Avril 2017 : les conseils ciné de la rédaction

Comme le veut l’adage : « En avril, ne te découvre pas d’un fil ». Eh oui, ce n’est pas parce que vous vous êtes empressés de ressortir les shorts et les lunettes de soleil que le mois d’avril sera plus doux. C’est bien connu, contre la fraicheur printanière et le ciel gris des vacances de Pâques, il n’existe qu’un remède : les salles obscures. Alors, que nous réserve ce mois-ci au cinéma ?

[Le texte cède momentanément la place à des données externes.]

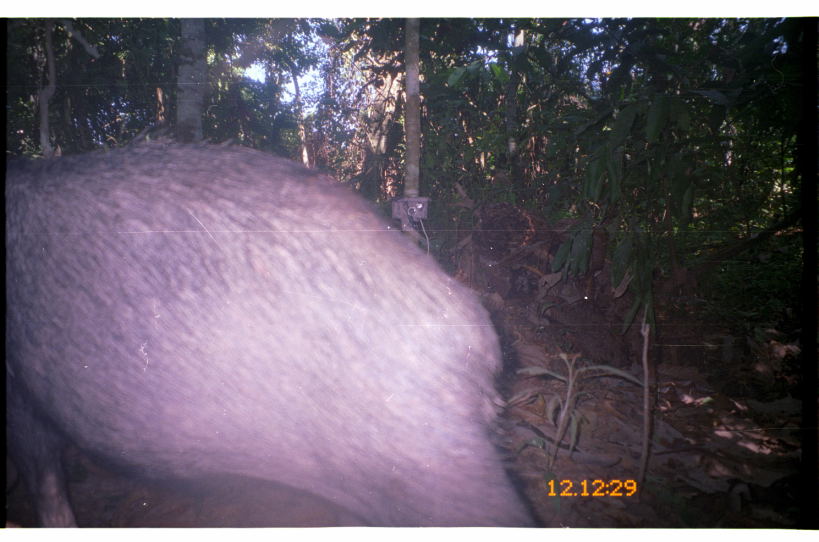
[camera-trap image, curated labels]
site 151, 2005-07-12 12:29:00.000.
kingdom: Animalia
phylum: Chordata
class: Mammalia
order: Artiodactyla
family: Tayassuidae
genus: Tayassu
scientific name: Tayassu pecari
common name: white-lipped peccary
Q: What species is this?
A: Tayassu pecari (white-lipped peccary).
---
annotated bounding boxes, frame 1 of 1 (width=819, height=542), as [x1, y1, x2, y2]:
tayassu pecari: [7, 130, 538, 526]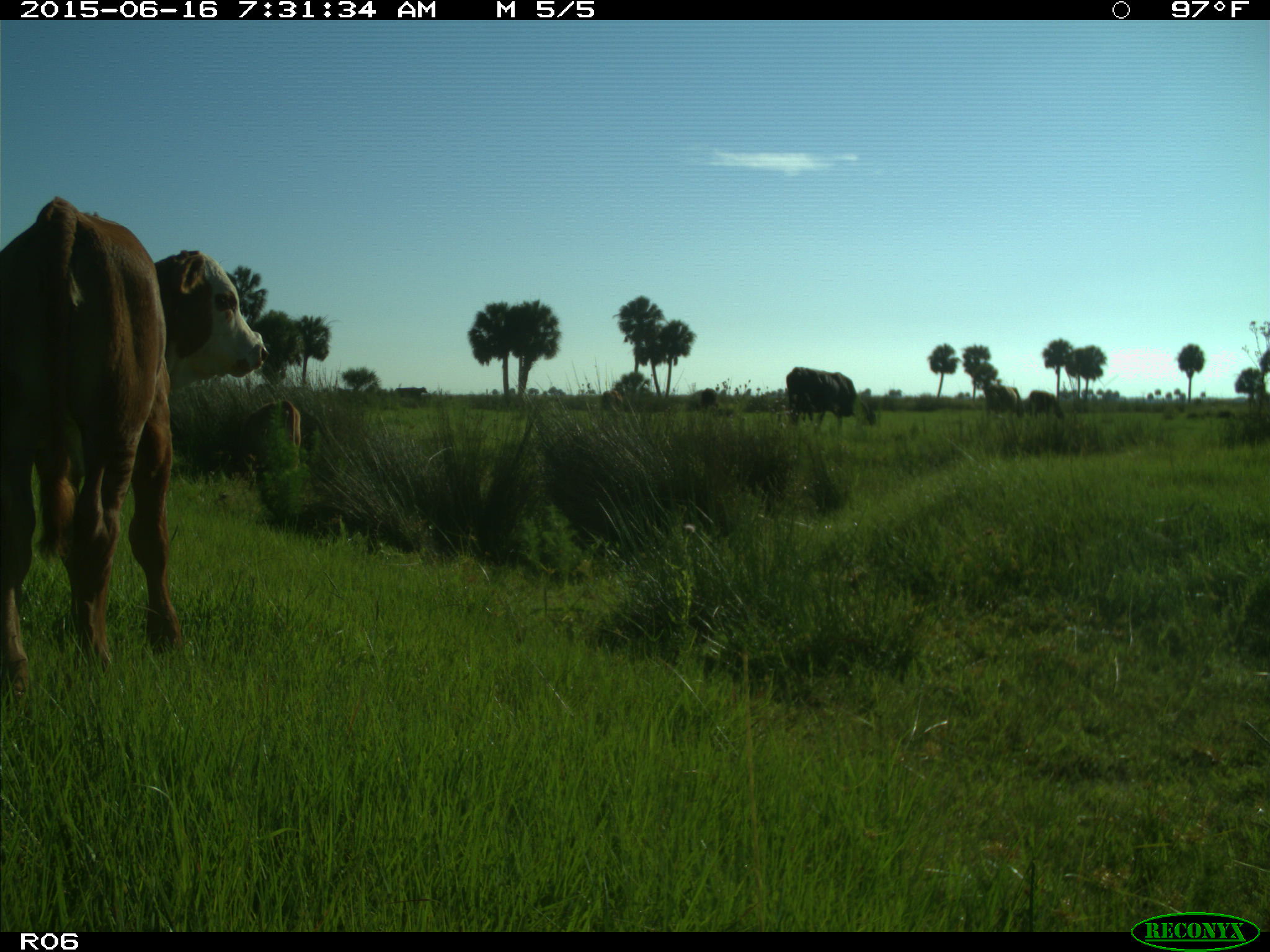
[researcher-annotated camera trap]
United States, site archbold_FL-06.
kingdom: Animalia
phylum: Chordata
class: Mammalia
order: Artiodactyla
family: Bovidae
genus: Bos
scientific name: Bos taurus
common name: domestic cow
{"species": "Bos taurus (domestic cow)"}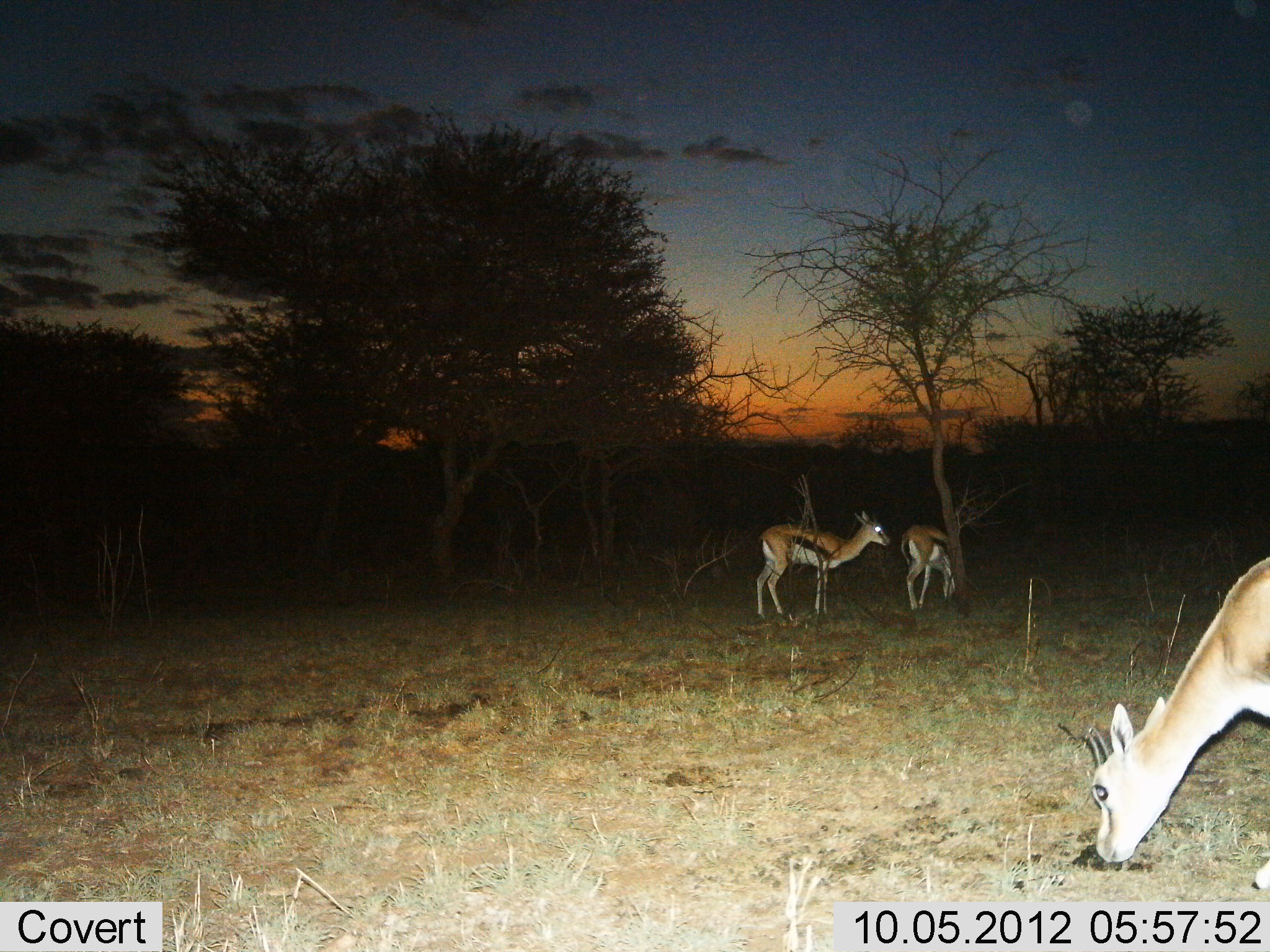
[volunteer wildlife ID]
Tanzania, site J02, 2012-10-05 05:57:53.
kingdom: Animalia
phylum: Chordata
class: Mammalia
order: Artiodactyla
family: Bovidae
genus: Eudorcas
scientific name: Eudorcas thomsonii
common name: thomson's gazelle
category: gazellethomsons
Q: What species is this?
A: Gazellethomsons (thomson's gazelle) (Eudorcas thomsonii).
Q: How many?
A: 3.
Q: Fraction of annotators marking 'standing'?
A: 70%.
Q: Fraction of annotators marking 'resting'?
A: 0%.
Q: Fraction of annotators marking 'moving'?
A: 0%.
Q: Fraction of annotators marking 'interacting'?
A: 0%.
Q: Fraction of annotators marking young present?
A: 0%.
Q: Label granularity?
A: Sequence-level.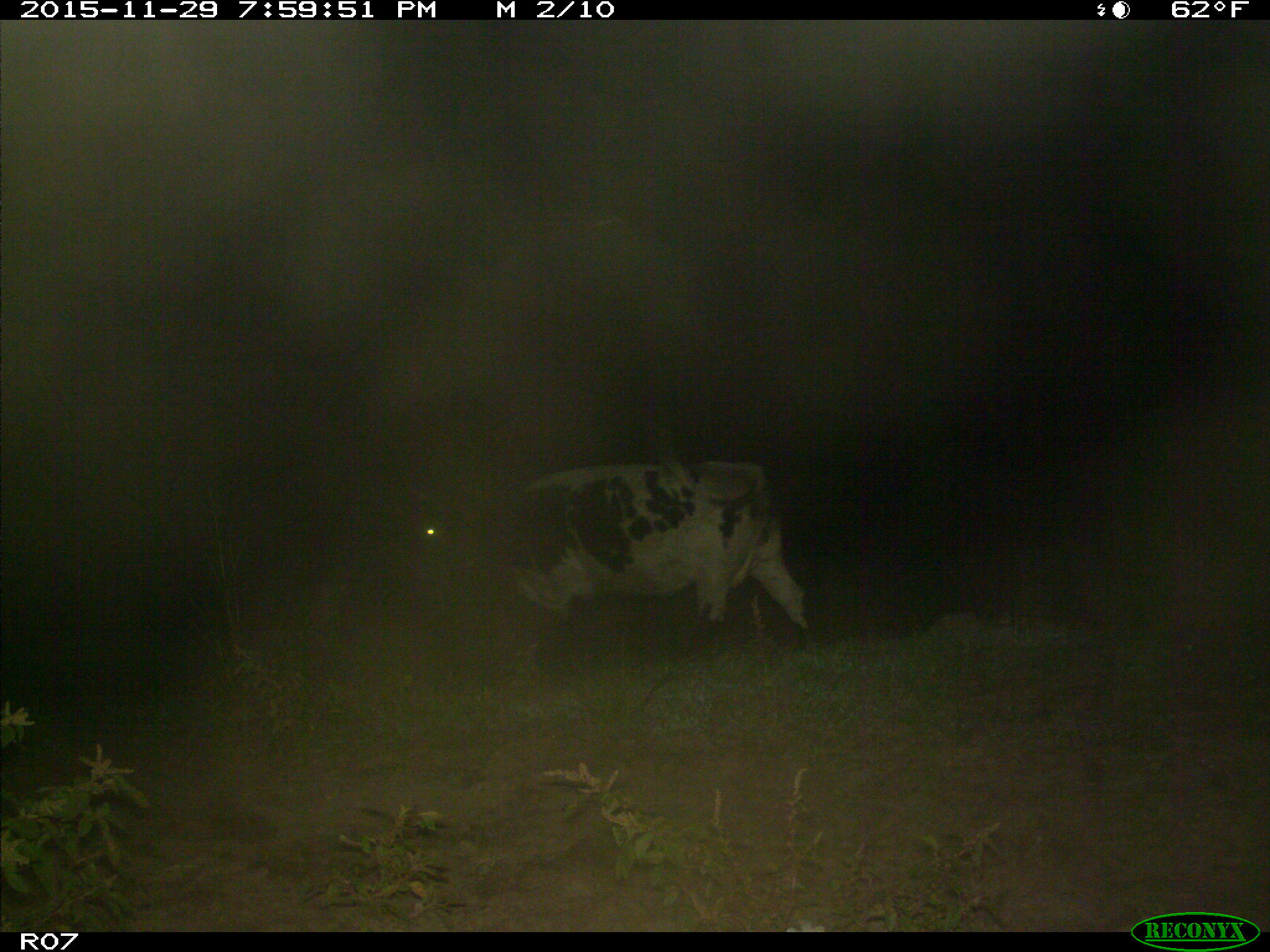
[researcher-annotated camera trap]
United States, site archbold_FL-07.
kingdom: Animalia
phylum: Chordata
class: Mammalia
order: Artiodactyla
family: Bovidae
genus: Bos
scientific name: Bos taurus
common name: domestic cow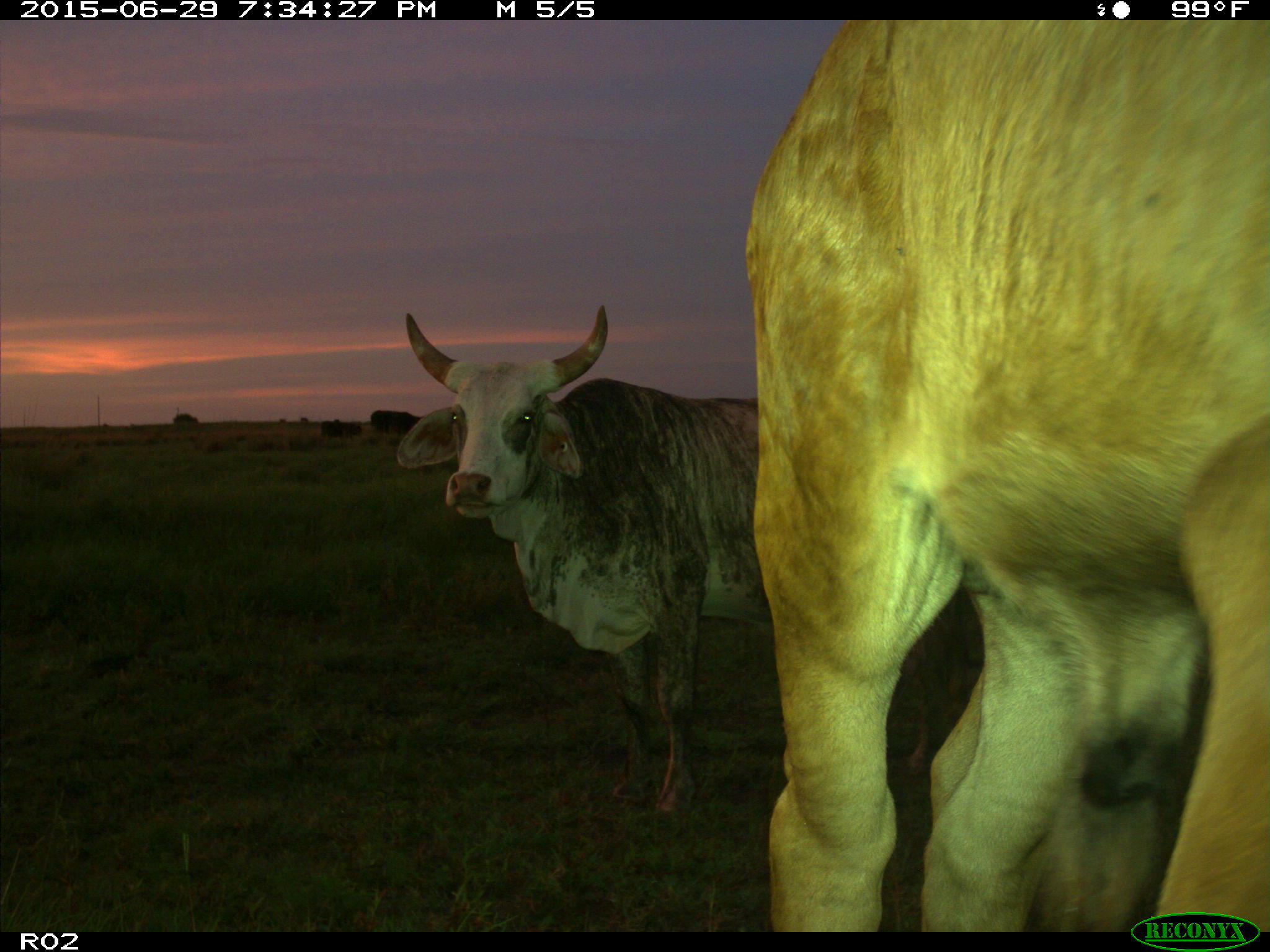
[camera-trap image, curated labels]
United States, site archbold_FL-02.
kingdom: Animalia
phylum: Chordata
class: Mammalia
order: Artiodactyla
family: Bovidae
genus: Bos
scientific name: Bos taurus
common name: domestic cow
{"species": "Bos taurus (domestic cow)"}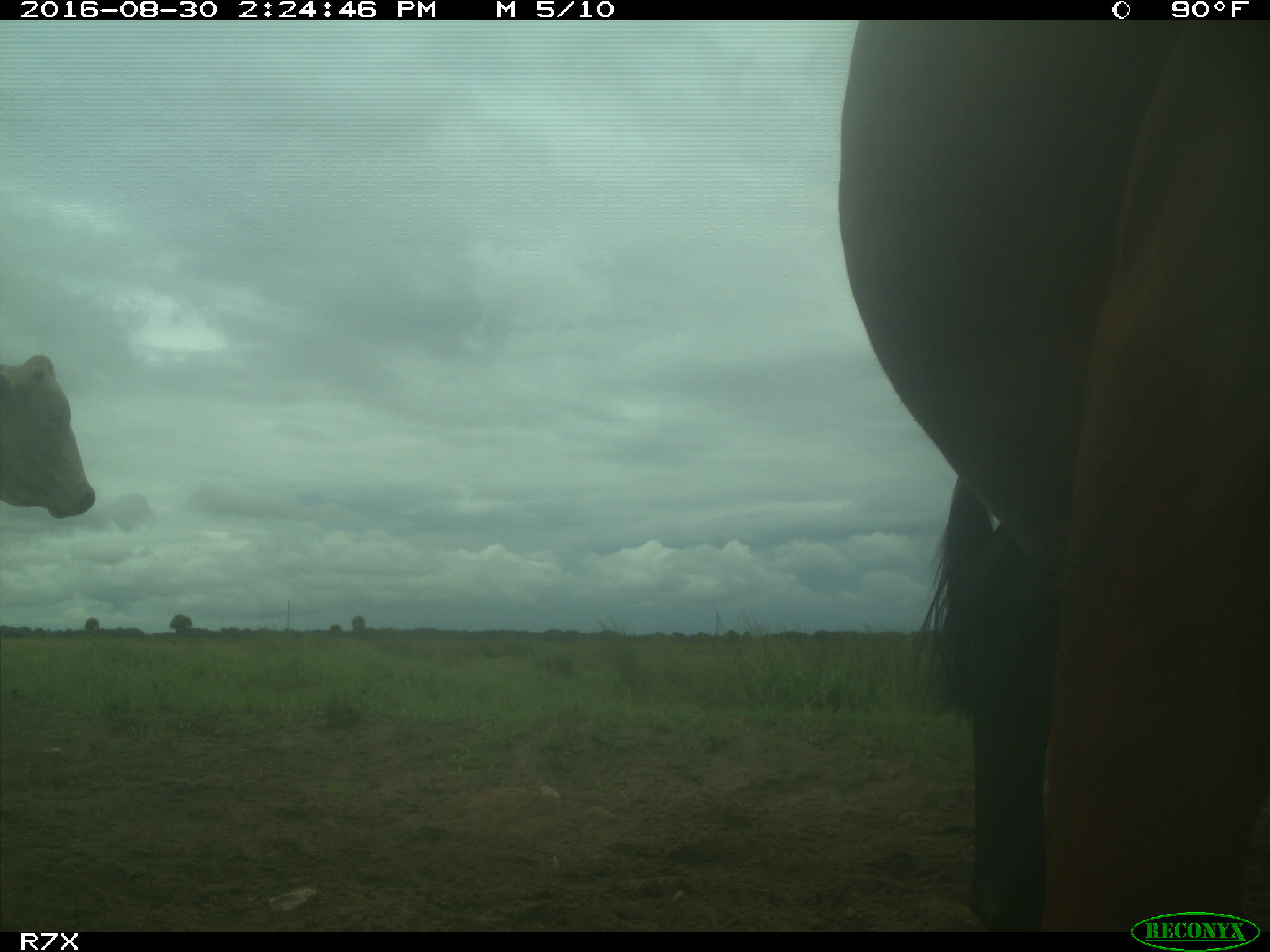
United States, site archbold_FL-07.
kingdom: Animalia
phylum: Chordata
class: Mammalia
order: Artiodactyla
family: Bovidae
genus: Bos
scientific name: Bos taurus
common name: domestic cow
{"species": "Bos taurus (domestic cow)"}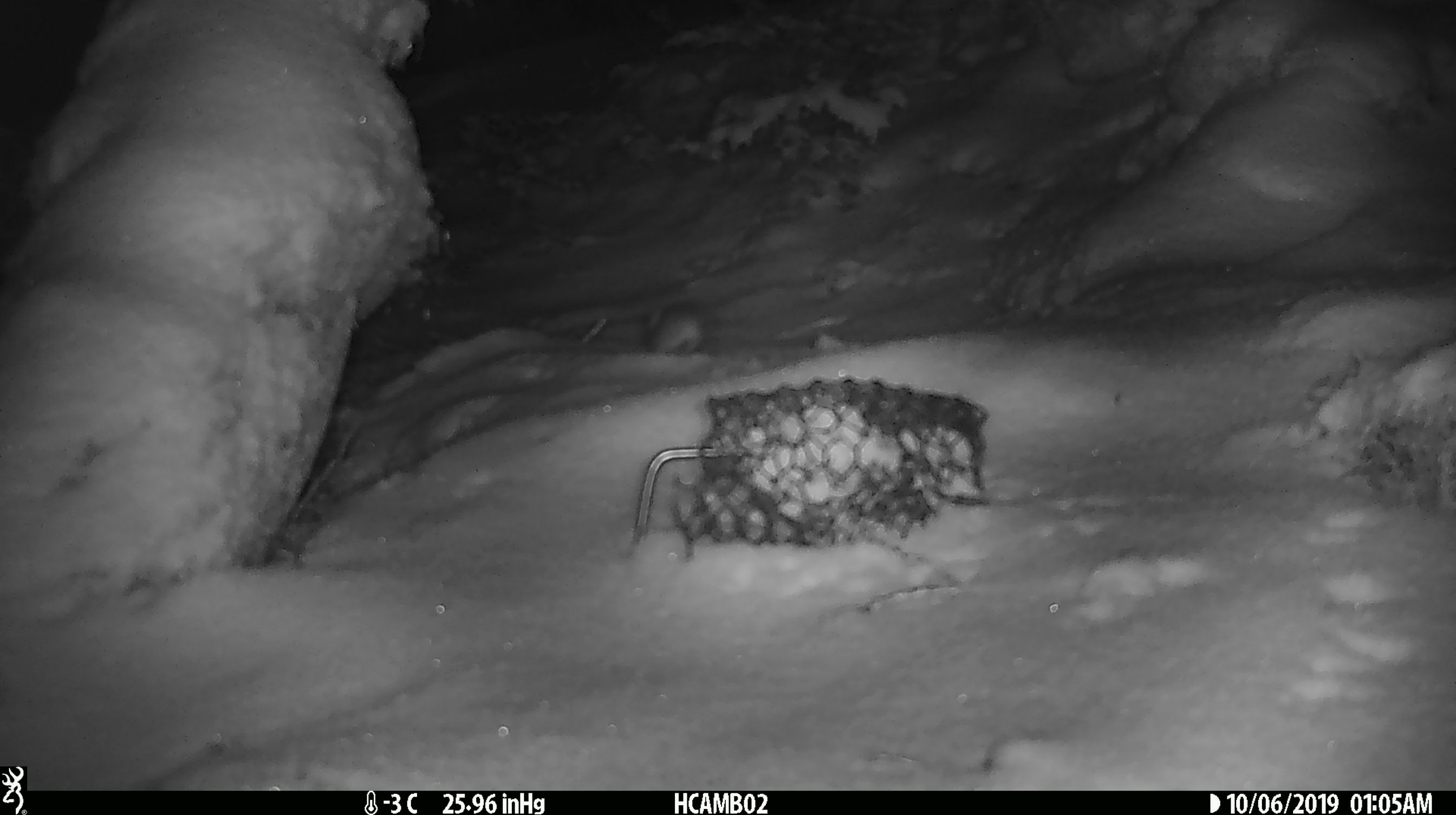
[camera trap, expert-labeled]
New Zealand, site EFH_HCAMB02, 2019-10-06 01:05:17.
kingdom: Animalia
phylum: Chordata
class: Mammalia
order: Rodentia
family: Muridae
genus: Mus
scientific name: Mus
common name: mouse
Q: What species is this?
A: Mouse (Mus).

Quelques comédies françaises

A bras ouverts : Le réalisateur de la très célèbre comédie française Qu’est-ce qu’on a fait au Bon Dieu ? est de retour après un échec avec Débarquement Immédiat en 2016. Christian Clavier est encore de la partie, tout comme Ary Abittan. Cette fois-ci, Christian Clavier est loin d’incarner un beau-père raciste, le réalisateur de Chauveron a préféré changer totalement de bord. Jean-Etienne de Fougerole incarne le parfait stéréotype de l’écrivain « bobo gauchiste » (oui, parce que si vous ne l’aviez pas remarqué, Philippe de Chauveron ADORE jouer avec les stéréotypes…). L’écrivain s’engage, quasiment contre son gré, sur un plateau télévisé à accueillir chez lui les Roms qui le souhaitent. Le voilà embarqué avec sa famille dans une aventure pleine de découvertes culturelles hilarantes et parfois effarantes. Entre moment de détente comique et grosse daube… notre cœur balance. Au cinéma le 5 avril.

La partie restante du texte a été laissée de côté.